Na gravação, Fidel aparece em um leito hospitalar, deitado, sorridente. Ele e Chávez usam a mesma camisa, vermelha, com a distinção de que o cubano ostenta no peito uma imagem das bandeiras dois dois países entrelaçadas. O venezuelano faz piadas: "Por que não aproveitamos e fazemos uma cirurgia plástica em seu nariz?". Fidel diz, com voz baixa: "Hugo... Ainda queres outra cirurgia?".
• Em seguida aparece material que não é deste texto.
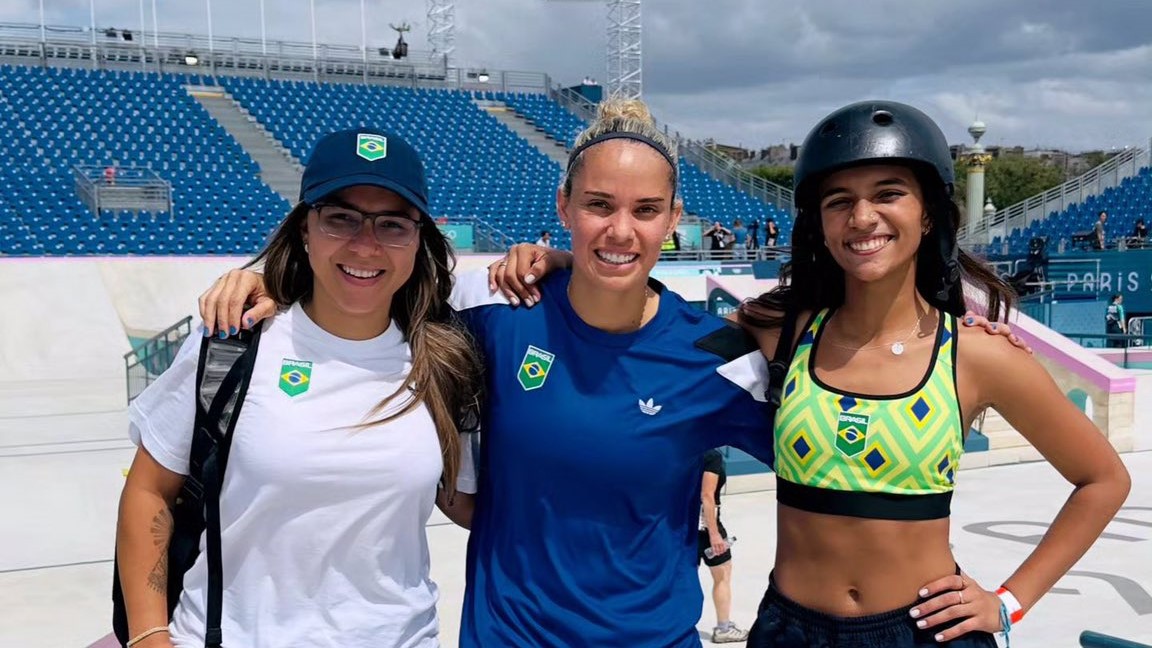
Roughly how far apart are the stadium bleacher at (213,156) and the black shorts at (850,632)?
17427 mm

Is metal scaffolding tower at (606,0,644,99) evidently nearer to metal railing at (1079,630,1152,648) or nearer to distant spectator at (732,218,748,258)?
distant spectator at (732,218,748,258)

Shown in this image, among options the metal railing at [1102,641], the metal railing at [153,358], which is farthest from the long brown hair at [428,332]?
the metal railing at [153,358]

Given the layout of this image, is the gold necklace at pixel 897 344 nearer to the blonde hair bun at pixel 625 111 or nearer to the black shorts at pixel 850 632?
the black shorts at pixel 850 632

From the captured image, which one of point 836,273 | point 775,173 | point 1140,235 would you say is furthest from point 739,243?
point 775,173

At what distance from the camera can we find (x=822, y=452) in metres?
2.19

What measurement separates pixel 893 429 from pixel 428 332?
1.05 meters

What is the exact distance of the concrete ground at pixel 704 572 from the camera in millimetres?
5000

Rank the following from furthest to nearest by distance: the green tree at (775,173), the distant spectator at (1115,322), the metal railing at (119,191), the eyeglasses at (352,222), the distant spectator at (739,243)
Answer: the green tree at (775,173)
the distant spectator at (739,243)
the metal railing at (119,191)
the distant spectator at (1115,322)
the eyeglasses at (352,222)

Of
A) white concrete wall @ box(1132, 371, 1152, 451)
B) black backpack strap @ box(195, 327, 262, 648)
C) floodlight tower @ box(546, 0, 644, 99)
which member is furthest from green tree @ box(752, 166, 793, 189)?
black backpack strap @ box(195, 327, 262, 648)

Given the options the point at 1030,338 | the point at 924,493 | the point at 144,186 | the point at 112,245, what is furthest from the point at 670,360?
the point at 144,186

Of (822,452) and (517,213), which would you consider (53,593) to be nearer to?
(822,452)

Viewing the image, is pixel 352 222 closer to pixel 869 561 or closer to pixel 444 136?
pixel 869 561

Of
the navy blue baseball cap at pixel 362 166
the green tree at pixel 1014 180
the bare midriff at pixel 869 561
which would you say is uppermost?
the green tree at pixel 1014 180

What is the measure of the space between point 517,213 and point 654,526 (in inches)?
864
A cena impressiona, sobretudo porque é a primeira vez em que o líder revolucionário aparece convalescente, em uma cama de hospital. Uma carta, escrita pelo próprio Fidel após o encontro com Chávez e seu irmão, não deixa dúvidas da gravidade da cirurgia, feita em decorrência de um sangramento intestinal cuja causa ainda não foi divulgada:
"Dizer que a estabilidade objetiva melhorou não é inventar uma mentira. Afirmar que o período de recuperação durará pouco e que já não existe risco seria absolutamente incorreto. Sugiro a todos que sejam otimistas, mas sempre prontos para enfrentar qualquer notícia adversa. Ao povo de Cuba, minha infinita gratidão por seu apoio. O país marcha e continuará marchando perfeitamente bem. Aos meus companheiros de luta, eterna glória por resistir e vencer o império, demonstrando que um mundo melhor é possível".
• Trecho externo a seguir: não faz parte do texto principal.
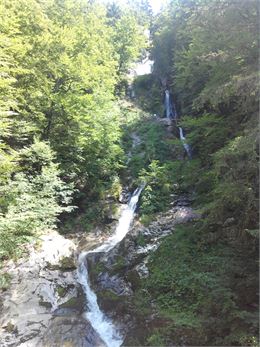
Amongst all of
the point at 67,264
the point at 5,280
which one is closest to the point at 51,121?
the point at 67,264

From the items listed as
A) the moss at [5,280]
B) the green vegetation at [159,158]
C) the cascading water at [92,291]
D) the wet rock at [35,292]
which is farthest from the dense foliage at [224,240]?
the moss at [5,280]

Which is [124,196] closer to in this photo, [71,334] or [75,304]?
[75,304]

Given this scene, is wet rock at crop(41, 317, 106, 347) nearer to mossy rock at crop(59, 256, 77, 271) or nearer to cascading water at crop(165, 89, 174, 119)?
mossy rock at crop(59, 256, 77, 271)

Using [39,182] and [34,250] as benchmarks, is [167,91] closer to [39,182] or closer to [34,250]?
[39,182]

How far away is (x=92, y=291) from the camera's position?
34.4 ft

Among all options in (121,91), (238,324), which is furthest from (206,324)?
(121,91)

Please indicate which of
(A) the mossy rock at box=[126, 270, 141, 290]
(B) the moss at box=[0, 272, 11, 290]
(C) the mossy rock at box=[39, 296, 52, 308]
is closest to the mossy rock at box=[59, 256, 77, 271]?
(C) the mossy rock at box=[39, 296, 52, 308]

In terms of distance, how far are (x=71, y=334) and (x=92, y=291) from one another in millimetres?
2111

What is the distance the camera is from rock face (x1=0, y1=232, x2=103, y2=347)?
8.28 meters

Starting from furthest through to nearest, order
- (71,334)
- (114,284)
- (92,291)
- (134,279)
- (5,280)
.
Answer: (92,291) < (114,284) < (134,279) < (5,280) < (71,334)

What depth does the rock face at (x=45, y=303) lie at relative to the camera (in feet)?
27.2

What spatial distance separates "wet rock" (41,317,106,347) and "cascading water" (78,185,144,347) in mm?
258

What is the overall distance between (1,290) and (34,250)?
209 cm

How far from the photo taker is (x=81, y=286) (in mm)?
10703
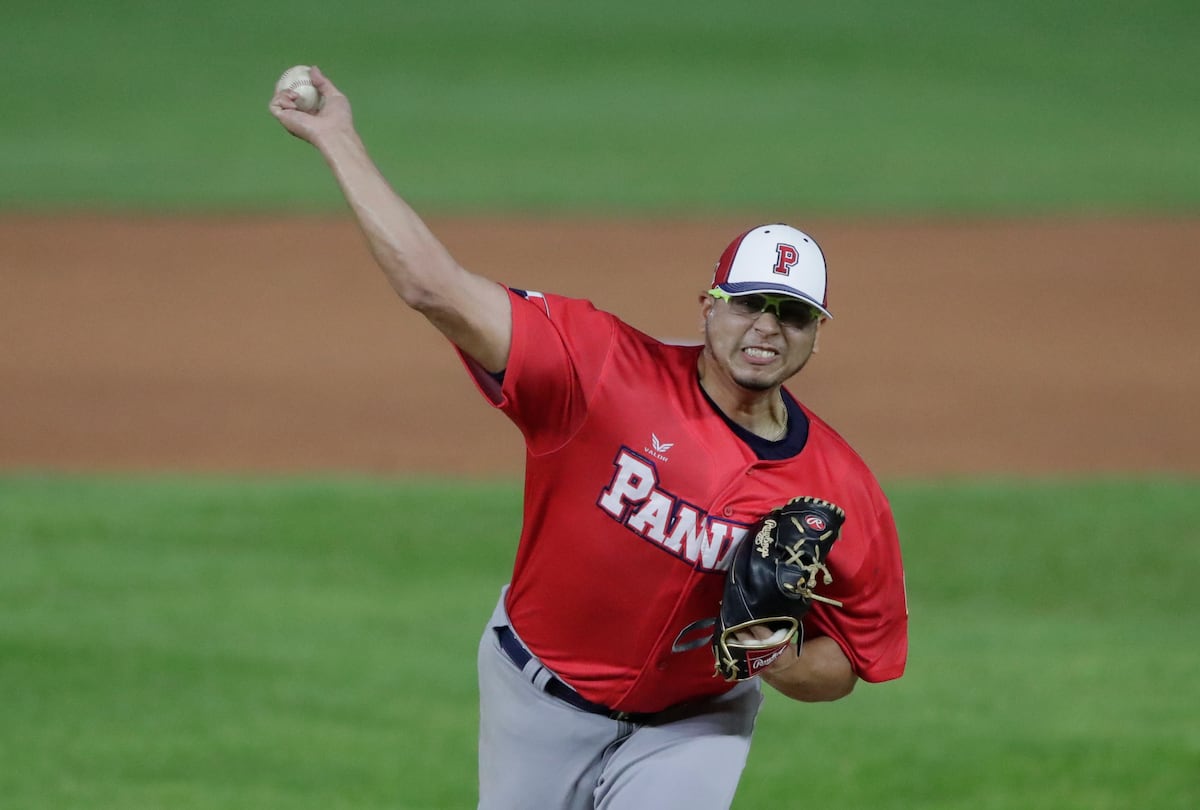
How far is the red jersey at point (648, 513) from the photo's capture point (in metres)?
4.28

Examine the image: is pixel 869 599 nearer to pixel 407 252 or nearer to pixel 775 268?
pixel 775 268

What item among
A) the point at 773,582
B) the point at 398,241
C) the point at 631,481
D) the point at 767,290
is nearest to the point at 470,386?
the point at 631,481

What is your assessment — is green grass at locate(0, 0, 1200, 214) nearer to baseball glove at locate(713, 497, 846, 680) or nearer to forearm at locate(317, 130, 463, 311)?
baseball glove at locate(713, 497, 846, 680)

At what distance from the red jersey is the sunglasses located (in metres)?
0.26

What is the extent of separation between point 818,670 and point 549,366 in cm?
114

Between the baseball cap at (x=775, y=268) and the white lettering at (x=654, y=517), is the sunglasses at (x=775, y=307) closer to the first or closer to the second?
the baseball cap at (x=775, y=268)

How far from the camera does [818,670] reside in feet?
14.7

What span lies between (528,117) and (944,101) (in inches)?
236

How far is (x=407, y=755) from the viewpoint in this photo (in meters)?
7.11

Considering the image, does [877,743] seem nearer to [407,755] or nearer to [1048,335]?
[407,755]

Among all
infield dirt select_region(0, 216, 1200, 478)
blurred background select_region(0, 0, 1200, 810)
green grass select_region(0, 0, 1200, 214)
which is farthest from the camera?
green grass select_region(0, 0, 1200, 214)

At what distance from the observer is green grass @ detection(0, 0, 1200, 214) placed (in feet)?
63.2

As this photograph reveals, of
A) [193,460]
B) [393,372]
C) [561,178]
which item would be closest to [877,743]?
[193,460]

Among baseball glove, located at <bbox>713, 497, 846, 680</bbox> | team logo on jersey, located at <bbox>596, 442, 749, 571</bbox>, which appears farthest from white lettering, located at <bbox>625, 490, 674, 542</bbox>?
baseball glove, located at <bbox>713, 497, 846, 680</bbox>
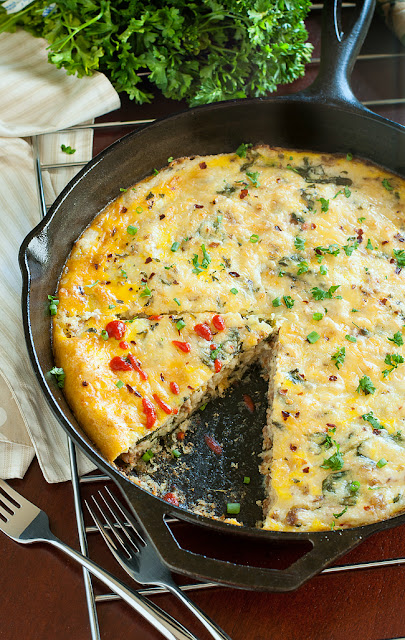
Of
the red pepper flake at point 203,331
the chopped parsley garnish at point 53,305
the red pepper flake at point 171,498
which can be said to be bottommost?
the red pepper flake at point 171,498

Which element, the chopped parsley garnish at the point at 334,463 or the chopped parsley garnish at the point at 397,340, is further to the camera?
the chopped parsley garnish at the point at 397,340

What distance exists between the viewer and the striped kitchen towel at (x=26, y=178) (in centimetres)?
352

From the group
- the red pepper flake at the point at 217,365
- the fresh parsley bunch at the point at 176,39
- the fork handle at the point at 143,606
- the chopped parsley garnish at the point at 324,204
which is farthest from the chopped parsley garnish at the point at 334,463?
the fresh parsley bunch at the point at 176,39

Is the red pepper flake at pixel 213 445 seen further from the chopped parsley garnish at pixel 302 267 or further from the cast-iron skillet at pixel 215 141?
the chopped parsley garnish at pixel 302 267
Apesar do tom preocupante da mensagem, o venezuelano Hugo Chávez tratou de animar quem torce pela saúde de Fidel, prevendo que, pelo o que pode constatar, "Fidel vai se recuperar antes do tempo previsto".
Nas ruas
Apesar de o líder revolucionário pedir, em seu afastamento, que as comemorações de seu aniversário fossem prorrogadas, a data não passou em branco. Uma apresentação musical, com vários grupos, foi realizada justamente em frente à Oficina de Interesses dos Estados Unidos, na capital Havana. Dezenas de milhares de cubanos participaram dos festejos, entoando gritos de "Pátria ou morte, venceremos!", entrecortados pelos refrões de salsa que embalaram a multidão pela madrugada. No campo, cerca de 100 mil pessoas se apresentaram para realizar trabalho voluntário em uma jornada que contou com a presença do ministro do Açúcar, general Ulisses Rosales del Toro. Por que será que nenhuma informação sobre isso foi publicada nos jornais brasileiros?